§ AIM OF THE TASK
Rewrite all the items below, changing every "red binder" to "green folder" and keeping everything else the same. Omit the pictures from your version.

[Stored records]

-=-=-=-=-

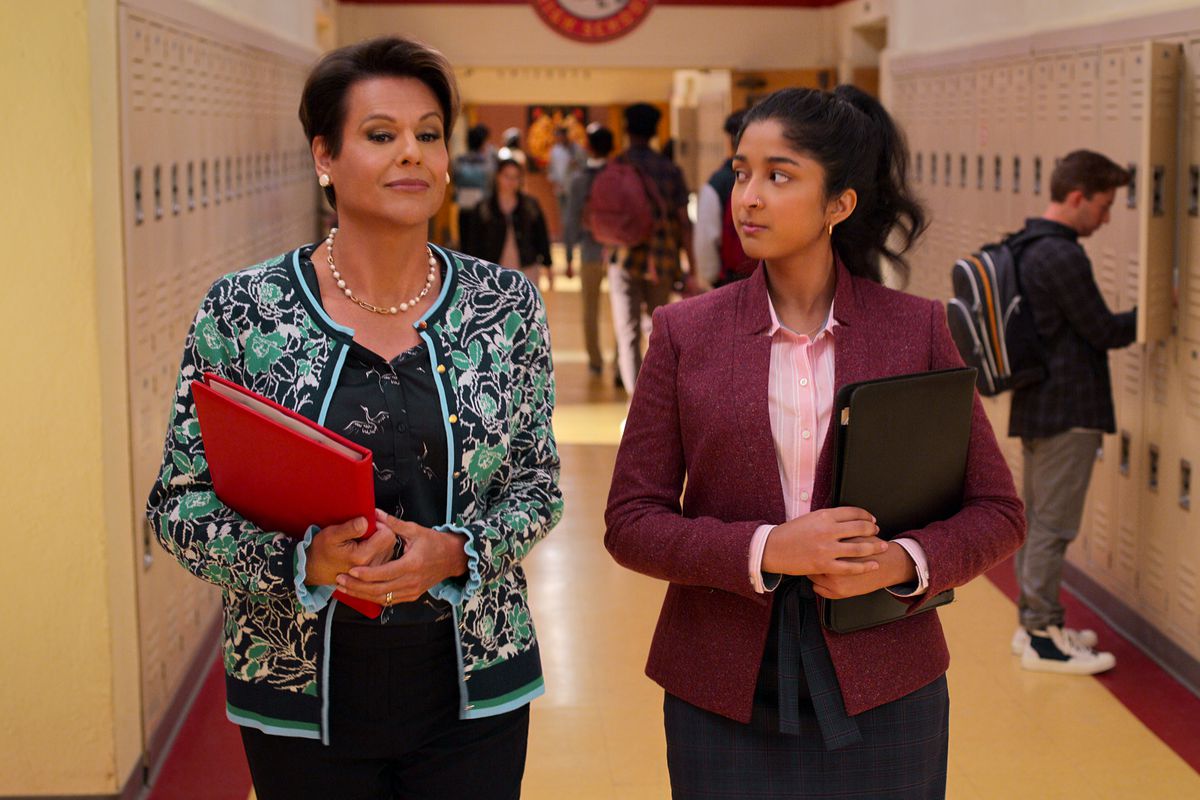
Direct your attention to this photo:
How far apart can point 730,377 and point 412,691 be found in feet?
2.12

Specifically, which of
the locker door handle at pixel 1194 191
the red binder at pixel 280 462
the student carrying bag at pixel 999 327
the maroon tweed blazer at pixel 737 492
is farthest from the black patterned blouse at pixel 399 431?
the locker door handle at pixel 1194 191

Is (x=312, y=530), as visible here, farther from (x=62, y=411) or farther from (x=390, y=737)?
(x=62, y=411)

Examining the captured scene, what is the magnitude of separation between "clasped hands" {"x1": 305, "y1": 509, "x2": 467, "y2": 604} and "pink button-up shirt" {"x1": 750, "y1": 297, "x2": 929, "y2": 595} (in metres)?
0.51

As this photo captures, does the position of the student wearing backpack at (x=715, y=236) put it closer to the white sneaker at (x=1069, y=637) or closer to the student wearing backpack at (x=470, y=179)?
the white sneaker at (x=1069, y=637)

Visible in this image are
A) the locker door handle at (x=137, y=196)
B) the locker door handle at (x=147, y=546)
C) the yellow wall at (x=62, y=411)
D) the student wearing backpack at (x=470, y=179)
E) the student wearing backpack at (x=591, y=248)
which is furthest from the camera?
the student wearing backpack at (x=470, y=179)

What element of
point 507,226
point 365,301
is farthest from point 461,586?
point 507,226

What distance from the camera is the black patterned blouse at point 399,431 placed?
85.3 inches

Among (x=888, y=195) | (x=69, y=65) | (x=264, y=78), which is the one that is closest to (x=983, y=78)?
(x=264, y=78)

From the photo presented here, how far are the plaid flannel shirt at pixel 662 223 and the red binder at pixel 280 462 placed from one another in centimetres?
769

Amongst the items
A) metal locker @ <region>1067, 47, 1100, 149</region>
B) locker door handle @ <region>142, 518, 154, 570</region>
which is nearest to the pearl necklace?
locker door handle @ <region>142, 518, 154, 570</region>

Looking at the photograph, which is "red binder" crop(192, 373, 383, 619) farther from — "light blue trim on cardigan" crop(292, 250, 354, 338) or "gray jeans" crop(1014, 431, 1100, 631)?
"gray jeans" crop(1014, 431, 1100, 631)

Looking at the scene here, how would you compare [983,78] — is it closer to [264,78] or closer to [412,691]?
[264,78]

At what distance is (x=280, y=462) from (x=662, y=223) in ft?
25.6

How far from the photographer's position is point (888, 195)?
2.34 metres
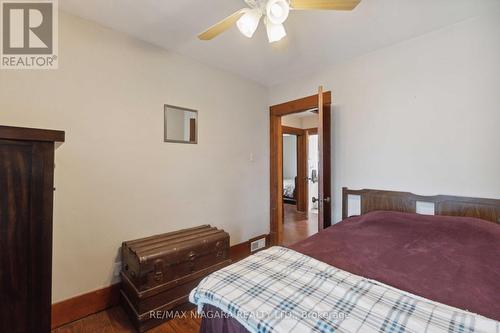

-=-=-=-=-

§ EXERCISE RESPONSE
Direct your attention to this photo:
How far apart can point 730,377 and point 412,691 be found in feet?
2.12

Specifically, which of
the locker door handle at pixel 1194 191
the green folder at pixel 280 462
the student carrying bag at pixel 999 327
the maroon tweed blazer at pixel 737 492
is farthest from the black patterned blouse at pixel 399 431?
the locker door handle at pixel 1194 191

Is (x=312, y=530), as visible here, farther from (x=62, y=411) or farther from (x=390, y=737)?
(x=62, y=411)

Examining the captured scene, what is the magnitude of separation between "clasped hands" {"x1": 305, "y1": 509, "x2": 467, "y2": 604} and "pink button-up shirt" {"x1": 750, "y1": 297, "x2": 929, "y2": 595} (in metres)?
0.51

As this photo captures, does the position of the student wearing backpack at (x=715, y=236) put it closer to the white sneaker at (x=1069, y=637) or closer to the student wearing backpack at (x=470, y=179)?
the white sneaker at (x=1069, y=637)

Visible in this image are
A) the locker door handle at (x=137, y=196)
B) the locker door handle at (x=147, y=546)
C) the yellow wall at (x=62, y=411)
D) the student wearing backpack at (x=470, y=179)
E) the student wearing backpack at (x=591, y=248)
which is furthest from the camera?
the student wearing backpack at (x=470, y=179)

What element of
point 507,226
point 365,301
is farthest from point 461,586?
point 507,226

What distance from the camera is the black patterned blouse at point 399,431 placed?
85.3 inches

Among (x=888, y=195) | (x=69, y=65) | (x=264, y=78), which is the one that is closest to (x=983, y=78)?
(x=264, y=78)

From the photo presented here, how far are the plaid flannel shirt at pixel 662 223 and the green folder at pixel 280 462 placed from one another in centimetres?
769

Amongst the items
A) metal locker @ <region>1067, 47, 1100, 149</region>
B) locker door handle @ <region>142, 518, 154, 570</region>
which is nearest to the pearl necklace?
locker door handle @ <region>142, 518, 154, 570</region>

Looking at the photograph, which is "green folder" crop(192, 373, 383, 619) farther from — "light blue trim on cardigan" crop(292, 250, 354, 338) or "gray jeans" crop(1014, 431, 1100, 631)?
"gray jeans" crop(1014, 431, 1100, 631)

Looking at the scene here, how would you compare [983,78] — is it closer to [264,78] or closer to [412,691]?
[264,78]

At what distance is (x=280, y=462) from (x=662, y=223) in ft?
25.6

How far from the photographer's position is point (888, 195)?
2.34 metres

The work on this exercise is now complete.